## [ARTICLE]
## START
Shell’s public commitment was part of a broader rebranding effort. For decades, Shell and other oil-and-gas companies portrayed themselves to consumers as essential to modern life. Their products power your car and warm your house. But over the years, that image has soured. The 2010 BP oil spill and a series of journalistic exposés of the industry’s misbehavior stole headlines. Shell faced reports of corruption in Nigeria, where it has significant drilling operations, including its alleged complicity in government human-rights abuses. Organizers say that in September 2019, more than 7 million people marched around the globe, skipping school and work to demand that their governments take action to reduce greenhouse-gas emissions. The U.K. declared a climate emergency and prominent members of the U.S. Congress called to eliminate the country’s fossil-fuel emissions by 2030. In July, the head of OPEC, the oil cartel that in 2018 accounted for more than 40% of the world’s crude-oil production, called climate activists “the greatest threat to our industry.”
Widespread public criticism of Big Oil is perhaps especially damaging to Shell. Unlike many of its competitors, Shell purchases much of its oil from other companies, then slaps the Shell brand on it, rather than digging the stuff out of the ground itself. That means that its consumer reputation matters more than, say, Occidental Petroleum’s. Shell also faces scrutiny as a Netherlands-based company. While U.S. firms like ExxonMobil contend with a relatively conservative political environment in Texas, Shell is headquartered in the Hague, a city where you’re more likely to get hit by a bicycle than a car. In Amsterdam, 40,000 people took to the streets last spring to demand action on climate change, and some protesters carried signs with a version of the Shell logo fashioned into a middle finger. In London, protesters demonstrated outside Shell’s offices, graffitiing the walls with slogans like crime scene and Shell kills.
## END
## [DATA TO PROCESS]
## START
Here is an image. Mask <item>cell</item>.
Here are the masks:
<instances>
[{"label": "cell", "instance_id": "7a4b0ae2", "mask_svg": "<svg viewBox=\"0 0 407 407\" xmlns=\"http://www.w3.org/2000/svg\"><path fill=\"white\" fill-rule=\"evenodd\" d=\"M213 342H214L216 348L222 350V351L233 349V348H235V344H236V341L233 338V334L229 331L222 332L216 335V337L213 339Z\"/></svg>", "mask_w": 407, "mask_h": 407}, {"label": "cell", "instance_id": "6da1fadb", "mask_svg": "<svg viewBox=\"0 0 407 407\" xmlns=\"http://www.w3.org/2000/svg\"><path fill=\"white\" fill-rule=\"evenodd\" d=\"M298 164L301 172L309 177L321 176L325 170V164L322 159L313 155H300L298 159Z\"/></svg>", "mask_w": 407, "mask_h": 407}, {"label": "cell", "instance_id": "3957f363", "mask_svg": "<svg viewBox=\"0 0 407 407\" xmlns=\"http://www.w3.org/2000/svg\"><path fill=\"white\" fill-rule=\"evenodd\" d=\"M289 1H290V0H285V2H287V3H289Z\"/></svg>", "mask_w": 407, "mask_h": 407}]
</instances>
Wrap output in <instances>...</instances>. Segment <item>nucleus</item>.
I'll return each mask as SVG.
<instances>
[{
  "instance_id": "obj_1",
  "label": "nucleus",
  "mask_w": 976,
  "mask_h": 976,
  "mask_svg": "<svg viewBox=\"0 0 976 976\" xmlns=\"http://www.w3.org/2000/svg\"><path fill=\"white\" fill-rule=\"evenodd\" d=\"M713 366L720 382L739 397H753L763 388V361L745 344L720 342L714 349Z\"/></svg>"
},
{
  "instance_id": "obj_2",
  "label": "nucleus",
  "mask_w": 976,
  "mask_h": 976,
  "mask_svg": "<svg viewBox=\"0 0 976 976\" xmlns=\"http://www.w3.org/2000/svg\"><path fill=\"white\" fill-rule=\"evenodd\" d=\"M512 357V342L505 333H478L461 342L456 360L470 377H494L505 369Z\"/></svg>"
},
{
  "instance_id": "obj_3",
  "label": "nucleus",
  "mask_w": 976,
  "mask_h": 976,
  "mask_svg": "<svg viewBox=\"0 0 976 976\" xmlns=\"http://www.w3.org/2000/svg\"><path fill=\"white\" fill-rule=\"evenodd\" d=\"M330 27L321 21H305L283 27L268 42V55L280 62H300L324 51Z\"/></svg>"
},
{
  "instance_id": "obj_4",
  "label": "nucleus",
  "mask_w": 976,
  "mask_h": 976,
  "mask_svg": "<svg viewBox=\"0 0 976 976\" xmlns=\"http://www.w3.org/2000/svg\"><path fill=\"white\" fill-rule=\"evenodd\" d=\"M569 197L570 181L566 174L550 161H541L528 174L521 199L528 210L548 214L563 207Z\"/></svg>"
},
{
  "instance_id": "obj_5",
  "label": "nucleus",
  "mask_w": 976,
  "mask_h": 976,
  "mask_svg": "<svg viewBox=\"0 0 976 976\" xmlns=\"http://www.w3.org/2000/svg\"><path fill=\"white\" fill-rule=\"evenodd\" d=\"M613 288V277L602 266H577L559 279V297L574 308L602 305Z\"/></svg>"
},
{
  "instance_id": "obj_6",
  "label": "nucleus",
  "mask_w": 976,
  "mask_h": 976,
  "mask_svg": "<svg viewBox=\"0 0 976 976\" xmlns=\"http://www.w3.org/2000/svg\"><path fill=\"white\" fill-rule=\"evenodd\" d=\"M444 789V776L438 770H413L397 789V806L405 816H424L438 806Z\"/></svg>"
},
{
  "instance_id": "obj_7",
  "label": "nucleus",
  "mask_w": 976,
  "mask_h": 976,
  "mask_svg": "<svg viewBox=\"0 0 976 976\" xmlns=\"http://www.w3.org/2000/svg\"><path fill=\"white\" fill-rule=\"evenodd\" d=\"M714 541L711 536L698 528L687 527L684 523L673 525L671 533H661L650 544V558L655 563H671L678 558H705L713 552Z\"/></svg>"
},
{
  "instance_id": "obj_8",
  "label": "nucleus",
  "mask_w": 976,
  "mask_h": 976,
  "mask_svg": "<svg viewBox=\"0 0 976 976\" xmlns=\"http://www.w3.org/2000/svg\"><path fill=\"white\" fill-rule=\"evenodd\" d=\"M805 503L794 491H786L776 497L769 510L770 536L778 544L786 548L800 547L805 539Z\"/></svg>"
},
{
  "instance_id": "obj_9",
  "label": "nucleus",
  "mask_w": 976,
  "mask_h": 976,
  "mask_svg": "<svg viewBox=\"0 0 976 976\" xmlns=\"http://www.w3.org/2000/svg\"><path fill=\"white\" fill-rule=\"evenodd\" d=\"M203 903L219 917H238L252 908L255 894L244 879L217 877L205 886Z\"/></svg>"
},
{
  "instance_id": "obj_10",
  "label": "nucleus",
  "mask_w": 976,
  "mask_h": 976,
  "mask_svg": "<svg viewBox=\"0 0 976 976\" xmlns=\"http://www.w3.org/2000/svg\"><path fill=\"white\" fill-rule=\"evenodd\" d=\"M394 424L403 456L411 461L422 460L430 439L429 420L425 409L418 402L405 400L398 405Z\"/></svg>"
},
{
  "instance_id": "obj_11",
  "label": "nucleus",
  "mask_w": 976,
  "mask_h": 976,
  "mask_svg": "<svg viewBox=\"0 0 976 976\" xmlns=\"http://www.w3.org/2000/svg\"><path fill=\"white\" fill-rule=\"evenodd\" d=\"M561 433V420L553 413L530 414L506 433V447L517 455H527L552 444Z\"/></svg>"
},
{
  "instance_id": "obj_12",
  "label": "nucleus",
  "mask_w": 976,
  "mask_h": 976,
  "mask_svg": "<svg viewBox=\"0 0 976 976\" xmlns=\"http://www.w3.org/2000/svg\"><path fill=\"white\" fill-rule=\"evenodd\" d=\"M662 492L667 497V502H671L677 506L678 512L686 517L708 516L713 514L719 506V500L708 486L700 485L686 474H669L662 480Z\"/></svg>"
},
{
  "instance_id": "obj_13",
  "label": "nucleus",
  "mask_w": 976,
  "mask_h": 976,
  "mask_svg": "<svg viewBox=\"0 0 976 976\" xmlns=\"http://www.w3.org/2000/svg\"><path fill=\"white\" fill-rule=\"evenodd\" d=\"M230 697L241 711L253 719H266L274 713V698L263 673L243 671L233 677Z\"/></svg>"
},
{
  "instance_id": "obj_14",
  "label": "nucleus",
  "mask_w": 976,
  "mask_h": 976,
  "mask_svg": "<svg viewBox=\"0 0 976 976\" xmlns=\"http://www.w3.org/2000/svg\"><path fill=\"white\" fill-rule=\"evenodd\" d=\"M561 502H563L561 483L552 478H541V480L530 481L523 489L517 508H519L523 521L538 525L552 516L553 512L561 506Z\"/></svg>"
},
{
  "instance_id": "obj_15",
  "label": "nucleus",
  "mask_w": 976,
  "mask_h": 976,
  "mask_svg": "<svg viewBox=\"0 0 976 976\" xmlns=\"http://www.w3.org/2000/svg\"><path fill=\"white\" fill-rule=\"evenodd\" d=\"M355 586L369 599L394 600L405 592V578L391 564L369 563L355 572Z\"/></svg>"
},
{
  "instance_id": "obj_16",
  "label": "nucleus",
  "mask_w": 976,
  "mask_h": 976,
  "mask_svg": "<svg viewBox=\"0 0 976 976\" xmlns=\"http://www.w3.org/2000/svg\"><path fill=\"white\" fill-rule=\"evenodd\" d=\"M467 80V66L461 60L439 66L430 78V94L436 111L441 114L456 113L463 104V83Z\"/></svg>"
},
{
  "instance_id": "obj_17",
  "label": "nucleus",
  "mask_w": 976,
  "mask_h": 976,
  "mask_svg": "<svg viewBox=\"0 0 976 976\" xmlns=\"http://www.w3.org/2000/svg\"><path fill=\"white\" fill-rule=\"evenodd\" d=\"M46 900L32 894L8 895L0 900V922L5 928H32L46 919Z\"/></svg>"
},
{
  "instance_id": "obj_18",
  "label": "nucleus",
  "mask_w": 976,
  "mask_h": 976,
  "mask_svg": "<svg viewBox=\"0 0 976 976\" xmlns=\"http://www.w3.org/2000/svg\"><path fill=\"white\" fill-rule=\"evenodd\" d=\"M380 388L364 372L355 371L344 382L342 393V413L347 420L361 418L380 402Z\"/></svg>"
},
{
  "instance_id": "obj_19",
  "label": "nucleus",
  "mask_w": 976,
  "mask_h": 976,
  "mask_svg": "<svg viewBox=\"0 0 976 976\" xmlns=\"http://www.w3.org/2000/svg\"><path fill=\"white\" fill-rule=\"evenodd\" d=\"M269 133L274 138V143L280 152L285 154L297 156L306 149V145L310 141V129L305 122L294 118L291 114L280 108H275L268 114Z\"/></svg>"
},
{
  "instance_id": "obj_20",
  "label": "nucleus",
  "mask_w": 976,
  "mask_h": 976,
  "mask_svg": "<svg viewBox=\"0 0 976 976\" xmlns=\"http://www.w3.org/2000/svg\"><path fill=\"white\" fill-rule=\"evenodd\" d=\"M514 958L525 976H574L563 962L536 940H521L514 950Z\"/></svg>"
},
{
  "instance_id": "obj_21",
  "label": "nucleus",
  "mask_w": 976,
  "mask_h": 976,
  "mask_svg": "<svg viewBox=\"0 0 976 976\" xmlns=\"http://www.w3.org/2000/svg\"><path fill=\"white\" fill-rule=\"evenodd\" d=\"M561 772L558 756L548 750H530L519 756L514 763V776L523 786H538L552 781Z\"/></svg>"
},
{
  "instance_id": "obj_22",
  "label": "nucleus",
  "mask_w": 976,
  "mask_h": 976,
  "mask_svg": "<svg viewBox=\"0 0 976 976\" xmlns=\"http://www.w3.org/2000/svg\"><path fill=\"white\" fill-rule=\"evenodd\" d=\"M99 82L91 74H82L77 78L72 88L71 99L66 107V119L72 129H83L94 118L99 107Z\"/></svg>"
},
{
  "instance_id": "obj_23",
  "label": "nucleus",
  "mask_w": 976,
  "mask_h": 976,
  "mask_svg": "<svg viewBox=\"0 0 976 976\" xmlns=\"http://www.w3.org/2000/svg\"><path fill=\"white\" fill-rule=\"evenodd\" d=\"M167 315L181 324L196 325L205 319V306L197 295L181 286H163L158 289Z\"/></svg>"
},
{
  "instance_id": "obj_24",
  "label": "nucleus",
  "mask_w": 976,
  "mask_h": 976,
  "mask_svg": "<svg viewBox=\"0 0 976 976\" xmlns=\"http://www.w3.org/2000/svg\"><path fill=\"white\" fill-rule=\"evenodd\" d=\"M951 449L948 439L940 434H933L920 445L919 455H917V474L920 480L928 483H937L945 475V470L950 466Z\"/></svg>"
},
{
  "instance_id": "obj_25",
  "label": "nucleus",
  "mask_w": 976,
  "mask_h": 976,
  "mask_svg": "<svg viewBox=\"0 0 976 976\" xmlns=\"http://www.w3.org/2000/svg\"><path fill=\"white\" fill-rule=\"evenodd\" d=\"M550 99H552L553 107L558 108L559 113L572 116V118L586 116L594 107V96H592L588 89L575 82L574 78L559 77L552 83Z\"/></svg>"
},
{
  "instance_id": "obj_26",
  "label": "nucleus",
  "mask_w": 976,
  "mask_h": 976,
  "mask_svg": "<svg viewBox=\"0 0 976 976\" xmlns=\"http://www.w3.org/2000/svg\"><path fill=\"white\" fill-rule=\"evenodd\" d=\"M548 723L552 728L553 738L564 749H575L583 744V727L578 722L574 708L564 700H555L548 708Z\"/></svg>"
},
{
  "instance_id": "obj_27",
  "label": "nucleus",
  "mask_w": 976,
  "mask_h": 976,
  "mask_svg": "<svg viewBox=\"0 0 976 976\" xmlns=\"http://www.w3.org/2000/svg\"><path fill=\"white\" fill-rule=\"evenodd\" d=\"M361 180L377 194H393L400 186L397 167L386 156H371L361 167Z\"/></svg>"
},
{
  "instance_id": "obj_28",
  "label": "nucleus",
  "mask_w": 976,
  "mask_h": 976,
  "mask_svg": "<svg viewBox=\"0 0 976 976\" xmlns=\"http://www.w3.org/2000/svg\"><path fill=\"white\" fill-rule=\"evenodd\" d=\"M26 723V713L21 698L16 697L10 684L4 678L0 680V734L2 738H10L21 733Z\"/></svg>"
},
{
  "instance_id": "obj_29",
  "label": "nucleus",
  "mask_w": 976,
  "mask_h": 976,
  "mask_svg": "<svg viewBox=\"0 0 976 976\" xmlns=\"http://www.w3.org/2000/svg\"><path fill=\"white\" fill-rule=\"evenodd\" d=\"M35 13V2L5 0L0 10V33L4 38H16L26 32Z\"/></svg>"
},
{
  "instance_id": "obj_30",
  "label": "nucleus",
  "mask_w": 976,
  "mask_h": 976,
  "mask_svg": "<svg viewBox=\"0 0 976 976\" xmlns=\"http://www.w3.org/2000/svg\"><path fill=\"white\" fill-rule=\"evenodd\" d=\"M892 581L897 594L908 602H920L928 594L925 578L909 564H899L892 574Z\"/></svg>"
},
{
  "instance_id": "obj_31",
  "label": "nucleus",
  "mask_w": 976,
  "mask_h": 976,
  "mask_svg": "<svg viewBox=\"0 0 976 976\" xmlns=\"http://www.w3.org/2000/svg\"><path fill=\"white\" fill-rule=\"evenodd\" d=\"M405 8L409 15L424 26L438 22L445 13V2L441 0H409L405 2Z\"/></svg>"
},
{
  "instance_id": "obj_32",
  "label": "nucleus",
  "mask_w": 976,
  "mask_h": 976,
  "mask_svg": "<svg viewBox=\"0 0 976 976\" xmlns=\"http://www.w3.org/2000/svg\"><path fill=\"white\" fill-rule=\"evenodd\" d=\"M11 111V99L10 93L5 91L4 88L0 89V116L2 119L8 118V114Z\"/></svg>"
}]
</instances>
## END
## [EXERCISE 1]
Which lines of the records contain the string "Here"? Extract each one and copy it out in full.
## [EXERCISE 2]
Can you resume the article on Shell's public image, starting right after its last sentence?

## [FINAL RESULT 1]
Here is an image. Mask <item>cell</item>.
Here are the masks:

## [FINAL RESULT 2]
“Their own company is built on the death and destruction of nature and of people all around the world,” says Farhana Yamin, a lawyer turned activist who glued herself to the cement outside Shell’s London headquarters last April. The National Theatre in London dropped Shell as a sponsor in October, just as it declared a “climate emergency,” and the Dutch branch of Friends of the Earth is suing Shell for reneging on its “duty of care” obligation under Dutch law. “All of these initiatives add to the pressure,” says Freek Bersch, a campaigner at Friends of the Earth Netherlands.
Van Beurden certainly feels the heat. In recent regulatory filings Shell listed its “societal licence to operate,” industry lingo for how society views the company, among its key concerns. Shell executives now need “to ask ourselves more questions than just, ‘Hey, is this legal or not?'” van Beurden says. They have to consider how society sees their brand.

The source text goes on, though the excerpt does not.